Express Scripts contracts for each product individually, so clients can replace branded drugs with generics when they become available, says Linda Logsdon, executive vice president for health management services. Express Scripts does earn money from pharmaceutical companies that promote branded medicines, she says, but only in support of the formulary and with the client's permission. Currently, that means promoting Nexium, AstraZeneca's GERD product, for clients that choose to do so, even as a lower-cost generic is getting closer to market. Today's promotional program for branded medications may be quickly overtaken by a generic replacement that could save clients money.
Halbert rejected the notion that just because a pricey branded drug makes the formulary it implies some sort of problem. AstraZeneca, for example, offers PBMs discounts to get Nexium on formularies at a time when the drug maker is hurrying to convert users of Prilosec, which it also markets.
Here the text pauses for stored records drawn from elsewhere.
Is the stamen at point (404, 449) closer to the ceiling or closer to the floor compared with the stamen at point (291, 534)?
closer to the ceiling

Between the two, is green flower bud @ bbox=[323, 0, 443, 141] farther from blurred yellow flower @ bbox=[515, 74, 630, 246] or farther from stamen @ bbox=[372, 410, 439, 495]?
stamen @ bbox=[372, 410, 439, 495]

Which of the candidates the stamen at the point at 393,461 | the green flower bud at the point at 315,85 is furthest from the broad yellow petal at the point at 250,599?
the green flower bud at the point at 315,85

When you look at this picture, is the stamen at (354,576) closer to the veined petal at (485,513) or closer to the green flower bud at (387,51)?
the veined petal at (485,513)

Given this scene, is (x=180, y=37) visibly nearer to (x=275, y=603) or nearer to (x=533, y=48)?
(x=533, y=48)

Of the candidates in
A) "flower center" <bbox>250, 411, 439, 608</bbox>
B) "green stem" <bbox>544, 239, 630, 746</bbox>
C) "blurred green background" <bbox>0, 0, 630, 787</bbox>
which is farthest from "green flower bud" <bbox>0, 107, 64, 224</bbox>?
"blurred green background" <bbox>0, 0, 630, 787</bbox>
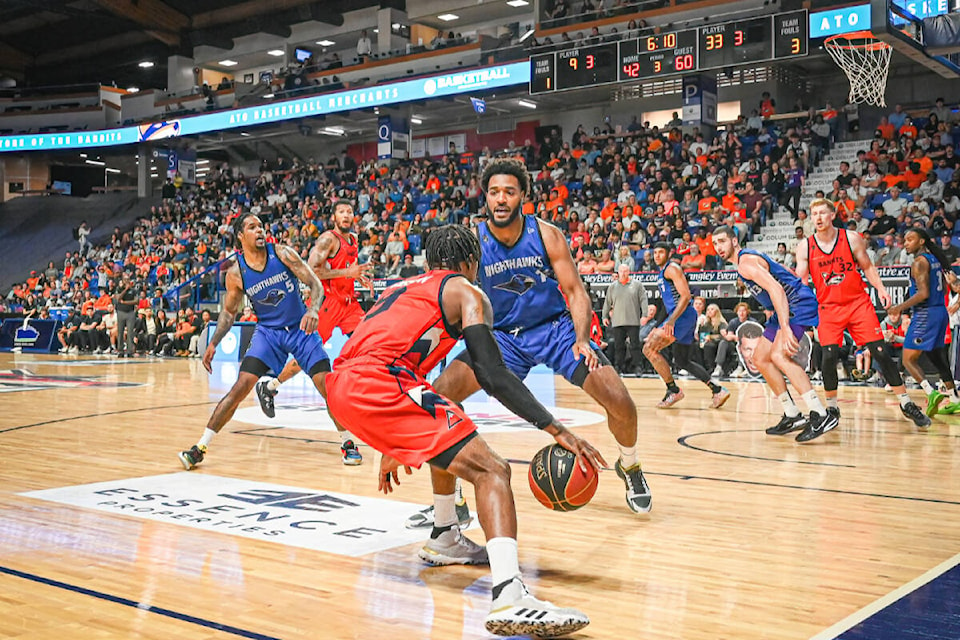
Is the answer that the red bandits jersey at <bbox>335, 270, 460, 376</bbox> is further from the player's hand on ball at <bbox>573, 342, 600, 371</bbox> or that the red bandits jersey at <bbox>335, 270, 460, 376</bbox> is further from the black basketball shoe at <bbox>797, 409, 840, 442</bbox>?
the black basketball shoe at <bbox>797, 409, 840, 442</bbox>

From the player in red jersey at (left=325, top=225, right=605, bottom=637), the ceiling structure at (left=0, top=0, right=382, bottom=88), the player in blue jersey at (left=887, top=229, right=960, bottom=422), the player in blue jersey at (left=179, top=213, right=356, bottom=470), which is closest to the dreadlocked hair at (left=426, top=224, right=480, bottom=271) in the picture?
the player in red jersey at (left=325, top=225, right=605, bottom=637)

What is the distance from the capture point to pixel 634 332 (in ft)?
47.8

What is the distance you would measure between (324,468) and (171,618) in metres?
3.21

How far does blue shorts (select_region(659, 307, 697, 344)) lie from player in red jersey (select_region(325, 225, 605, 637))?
7642 mm

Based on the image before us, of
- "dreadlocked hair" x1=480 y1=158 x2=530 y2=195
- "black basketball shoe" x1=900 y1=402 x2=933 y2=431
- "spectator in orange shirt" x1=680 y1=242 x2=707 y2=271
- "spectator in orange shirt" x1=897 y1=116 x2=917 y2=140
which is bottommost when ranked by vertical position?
"black basketball shoe" x1=900 y1=402 x2=933 y2=431

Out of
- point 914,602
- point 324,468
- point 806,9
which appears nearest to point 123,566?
point 324,468

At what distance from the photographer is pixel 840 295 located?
813 cm

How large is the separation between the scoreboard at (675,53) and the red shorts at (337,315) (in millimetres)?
11670

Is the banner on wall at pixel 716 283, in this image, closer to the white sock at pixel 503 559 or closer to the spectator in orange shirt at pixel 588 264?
the spectator in orange shirt at pixel 588 264

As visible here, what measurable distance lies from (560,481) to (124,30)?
3773 centimetres

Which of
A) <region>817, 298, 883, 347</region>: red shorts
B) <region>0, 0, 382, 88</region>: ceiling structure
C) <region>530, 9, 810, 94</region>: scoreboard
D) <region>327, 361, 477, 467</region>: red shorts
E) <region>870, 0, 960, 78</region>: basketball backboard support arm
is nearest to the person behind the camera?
<region>327, 361, 477, 467</region>: red shorts

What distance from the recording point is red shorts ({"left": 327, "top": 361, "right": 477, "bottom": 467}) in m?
3.27

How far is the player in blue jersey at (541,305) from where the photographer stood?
4695mm

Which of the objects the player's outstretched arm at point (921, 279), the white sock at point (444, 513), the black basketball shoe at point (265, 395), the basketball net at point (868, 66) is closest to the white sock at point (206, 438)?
the black basketball shoe at point (265, 395)
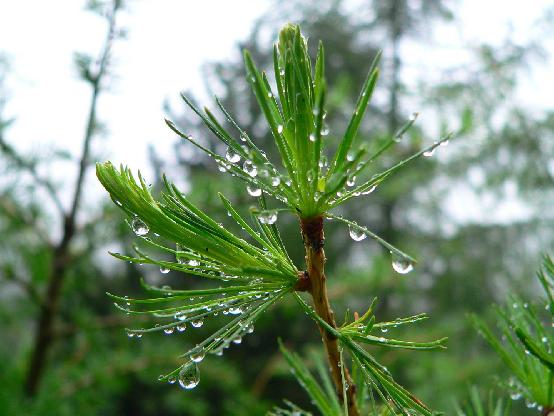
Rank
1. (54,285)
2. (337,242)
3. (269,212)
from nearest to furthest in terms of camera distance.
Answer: (269,212) < (54,285) < (337,242)

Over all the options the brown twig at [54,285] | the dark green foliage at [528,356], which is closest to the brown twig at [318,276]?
the dark green foliage at [528,356]

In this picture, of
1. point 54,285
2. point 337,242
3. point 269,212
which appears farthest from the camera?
point 337,242

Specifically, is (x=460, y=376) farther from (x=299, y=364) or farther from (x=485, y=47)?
(x=299, y=364)

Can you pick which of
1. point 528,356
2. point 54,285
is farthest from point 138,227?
point 54,285

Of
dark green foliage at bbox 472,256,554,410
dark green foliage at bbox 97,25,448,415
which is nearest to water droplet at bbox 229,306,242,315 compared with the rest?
dark green foliage at bbox 97,25,448,415

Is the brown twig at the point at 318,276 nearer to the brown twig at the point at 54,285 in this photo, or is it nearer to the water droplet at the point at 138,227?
the water droplet at the point at 138,227

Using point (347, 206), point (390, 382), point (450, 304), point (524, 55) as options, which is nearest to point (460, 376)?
point (524, 55)

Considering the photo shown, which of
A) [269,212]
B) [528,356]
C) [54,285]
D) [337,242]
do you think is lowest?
[528,356]

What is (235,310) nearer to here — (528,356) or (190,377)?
(190,377)

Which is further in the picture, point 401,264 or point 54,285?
point 54,285

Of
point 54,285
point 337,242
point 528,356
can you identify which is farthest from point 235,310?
point 337,242

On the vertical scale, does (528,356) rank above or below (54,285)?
below
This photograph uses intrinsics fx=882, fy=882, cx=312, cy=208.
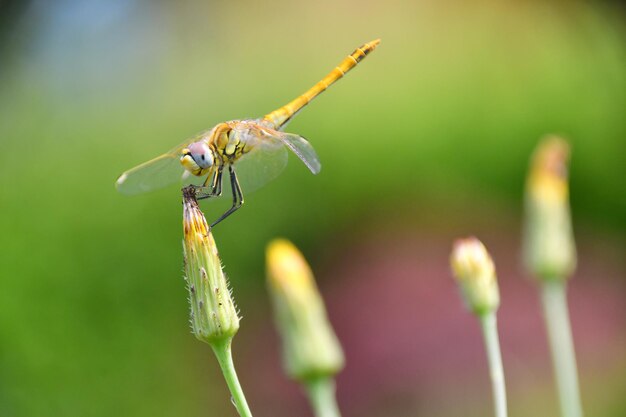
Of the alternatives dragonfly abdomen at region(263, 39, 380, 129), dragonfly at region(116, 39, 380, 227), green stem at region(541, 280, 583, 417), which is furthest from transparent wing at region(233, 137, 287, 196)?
green stem at region(541, 280, 583, 417)

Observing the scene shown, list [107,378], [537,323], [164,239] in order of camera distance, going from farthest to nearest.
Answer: [537,323] < [164,239] < [107,378]

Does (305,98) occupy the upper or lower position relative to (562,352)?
upper

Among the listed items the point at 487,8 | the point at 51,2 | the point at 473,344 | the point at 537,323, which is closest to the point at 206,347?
the point at 473,344

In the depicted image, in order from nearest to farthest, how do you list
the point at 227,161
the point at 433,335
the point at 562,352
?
the point at 562,352 < the point at 227,161 < the point at 433,335

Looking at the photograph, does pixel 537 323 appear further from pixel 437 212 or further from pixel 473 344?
pixel 437 212

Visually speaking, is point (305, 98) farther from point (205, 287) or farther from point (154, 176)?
point (205, 287)

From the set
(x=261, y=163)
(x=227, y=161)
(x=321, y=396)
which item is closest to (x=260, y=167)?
(x=261, y=163)

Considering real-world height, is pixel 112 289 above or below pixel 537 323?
above

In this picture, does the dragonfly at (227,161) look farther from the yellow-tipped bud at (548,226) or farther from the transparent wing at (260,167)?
the yellow-tipped bud at (548,226)
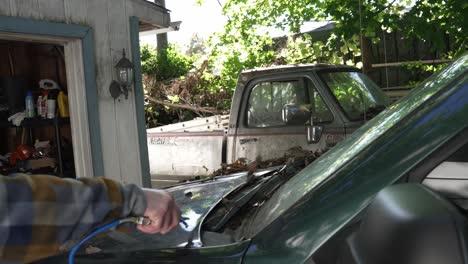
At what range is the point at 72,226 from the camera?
1605 mm

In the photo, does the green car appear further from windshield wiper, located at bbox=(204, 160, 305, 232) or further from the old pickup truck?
the old pickup truck

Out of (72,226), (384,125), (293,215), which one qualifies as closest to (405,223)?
(293,215)

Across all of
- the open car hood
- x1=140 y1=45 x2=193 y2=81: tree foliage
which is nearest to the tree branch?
x1=140 y1=45 x2=193 y2=81: tree foliage

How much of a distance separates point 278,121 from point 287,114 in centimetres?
49

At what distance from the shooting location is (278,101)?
6160 millimetres

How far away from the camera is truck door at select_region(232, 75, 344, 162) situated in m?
5.73

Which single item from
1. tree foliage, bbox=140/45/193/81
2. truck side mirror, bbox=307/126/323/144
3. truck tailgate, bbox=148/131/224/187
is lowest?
truck tailgate, bbox=148/131/224/187

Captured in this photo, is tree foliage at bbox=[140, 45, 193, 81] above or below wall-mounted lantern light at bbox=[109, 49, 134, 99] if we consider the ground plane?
above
Prilosec is still a branded drug, but is set to go generic in a few months. While AdvancePCS is engaged in a variety of promotional campaigns to push physicians to prescribe Nexium, it's still cheaper than Prilosec after you factor in the manufacturer's discount. Once the generic equivalent hits the market in a few months, said Halbert, there's nothing to stop AdvancePCS from making the switch on its formularies.
But Halbert also says that the company can't spell out how each deal is struck. "It's important for us to preserve proprietary information."
For its part, AstraZeneca doesn't have much to say about the rebates or the way they're negotiated. As for bundling? "That's proprietary," says spokeswoman Janet Caldwell. Caldwell did confirm that the company subsidizes PBM educational programs for physicians. "We think they do a good job." But don't ask for numbers: "We don't want to go into details."
It appears, Halbert said at the St. Regis, that the ongoing investigation into the PBM-drug company connection by Sheehan, the U.S. attorney in Philadelphia, is after not only more disclosure, but new regulatory controls. AdvancePCS, he said, was in favor of greater openness and wasn't necessarily opposed to new laws governing the business. But, he said, "once you start down that path, it's a slippery slope."
Sheehan himself is staying mum about his motives and everything else regarding the investigation. But members of Congress are already volunteering for the job of slope designer.
Health plans and other PBM clients may well weigh into the discussion.
"Customers understand that we're in the penalty box for now," Halbert said in New York. "They understand what we disclose and what we don't."
Halbert and others in the business hope that's transparent enough to keep the rest of the world out of the private sections of their contracts. Critics say they won't be quiet until they get it all out.